Opening: 03.07.2008 @6pm
Exhibition on view until 24.07.2008
Location: Sàn Art
23 Ly Ty Trong, District 1
Ho Chi Minh City
Since Tyke Witnes/The Eyewitness, started getting involved in southern California’s graffiti scene in the early 1990’s, he has gained notoriety through his “experimental” graffiti murals that challenge the boundaries of traditional graffiti styling.
For Tyke, graffiti pieces [spray painted murals in public spaces] are like monsters. He compares the feelings that would overcome him — as he came across graffiti pieces hidden between alleyways and clinging to broken walls — to the feeling of witnessing a monster revealing itself to him from beyond our everyday reality, both seeming at once magnificent, magical and mysterious.

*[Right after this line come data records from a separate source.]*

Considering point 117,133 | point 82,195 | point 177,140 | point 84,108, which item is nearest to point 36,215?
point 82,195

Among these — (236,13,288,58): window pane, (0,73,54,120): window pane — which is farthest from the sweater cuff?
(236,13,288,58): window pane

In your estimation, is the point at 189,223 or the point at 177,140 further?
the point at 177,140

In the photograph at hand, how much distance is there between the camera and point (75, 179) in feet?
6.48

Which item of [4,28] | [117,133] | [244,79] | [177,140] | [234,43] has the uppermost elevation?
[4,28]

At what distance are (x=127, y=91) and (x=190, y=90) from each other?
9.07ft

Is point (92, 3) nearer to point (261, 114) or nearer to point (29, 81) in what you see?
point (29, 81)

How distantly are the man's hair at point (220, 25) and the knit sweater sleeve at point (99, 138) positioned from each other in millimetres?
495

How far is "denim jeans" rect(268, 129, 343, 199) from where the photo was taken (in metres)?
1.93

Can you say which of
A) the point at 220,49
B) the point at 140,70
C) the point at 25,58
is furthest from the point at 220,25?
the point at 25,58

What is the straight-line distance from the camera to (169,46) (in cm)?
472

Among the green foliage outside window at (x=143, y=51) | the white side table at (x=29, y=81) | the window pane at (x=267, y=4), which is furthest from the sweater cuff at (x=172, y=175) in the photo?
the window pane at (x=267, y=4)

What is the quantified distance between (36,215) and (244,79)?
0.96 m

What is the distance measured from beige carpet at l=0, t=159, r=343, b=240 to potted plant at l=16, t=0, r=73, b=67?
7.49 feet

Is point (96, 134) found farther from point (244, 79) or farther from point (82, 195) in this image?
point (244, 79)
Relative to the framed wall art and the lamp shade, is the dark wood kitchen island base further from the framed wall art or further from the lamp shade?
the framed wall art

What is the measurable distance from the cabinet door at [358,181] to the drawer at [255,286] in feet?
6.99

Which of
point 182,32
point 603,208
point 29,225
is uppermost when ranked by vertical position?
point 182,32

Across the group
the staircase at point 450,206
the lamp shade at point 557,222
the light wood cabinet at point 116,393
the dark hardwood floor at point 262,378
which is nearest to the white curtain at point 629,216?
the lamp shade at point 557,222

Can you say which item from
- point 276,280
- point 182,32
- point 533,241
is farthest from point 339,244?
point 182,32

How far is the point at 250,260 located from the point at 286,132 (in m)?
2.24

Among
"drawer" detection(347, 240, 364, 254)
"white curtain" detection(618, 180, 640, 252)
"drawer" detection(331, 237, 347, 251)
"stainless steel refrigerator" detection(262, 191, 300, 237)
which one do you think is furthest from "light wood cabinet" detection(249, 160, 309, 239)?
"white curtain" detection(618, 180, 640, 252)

Tyke’s tag name ‘Tyke Witnes/The Eyewitness’ is a deliberately chosen name, reflecting his stumbling upon unexpected explosions of text in abstract color and angst, skillfully mastered in a matter of seconds due to this form of artistic expression considered a destruction of public property in many parts of the world.
In this series of paintings on canvas, Tyke references creatures from urban mythology, Asian folklore and even the infamous Bigfoot footage shot by Patterson and Gimlin in 1967. Painting in a graffiti-esque style that references both popular culture and childhood cartoons; Tyke’s “monsters” call forth a kind of anxiety that exists within our social internalization of the unknown and our simultaneous desire to experience this.
The works in Unknown Monsters continues Tyke’s fascination with how society characterizes fear through urban cultural myth, inspired by the controversial findings of a ‘yeti-like’ creature spotted by Vietnamese scientists in the mountainous regions of north Vietnam. These large, hairy, human-like beasts are here rendered small and impish, their faces poking out of stylized brushstrokes — letters that become monsters — as if the land of graffiti is their much sought-after home. This exhibition occurs at a time in Vietnam when its younger generations have begun to consider graffiti an essential means of self-expression, recognizing the power of public space as a platform to engage new ideas. For this exhibition, the language of graffiti has been transferred from urban wall to canvas, making this stereotypically rebellious style of image making a mobile painterly practice. Challenging ideas of what is considered real, natural, conventional or stereotypical, Tyke’s ‘Unknown Monsters’ takes the medium of graffiti beyond the urban environment, not only as an attempt to re-define the practice of this stylized art, but also as a challenge to conceptions of fear in public and private space.
Unknown monsters is Tyke’s first exhibition in Vietnam. From the streets of Los Angeles, USA to the gallery walls of Milan in Italy, Tyke has painted and exhibited alongside artists such as Steven Powers, Saber, Krush, Revok and Barry McGee.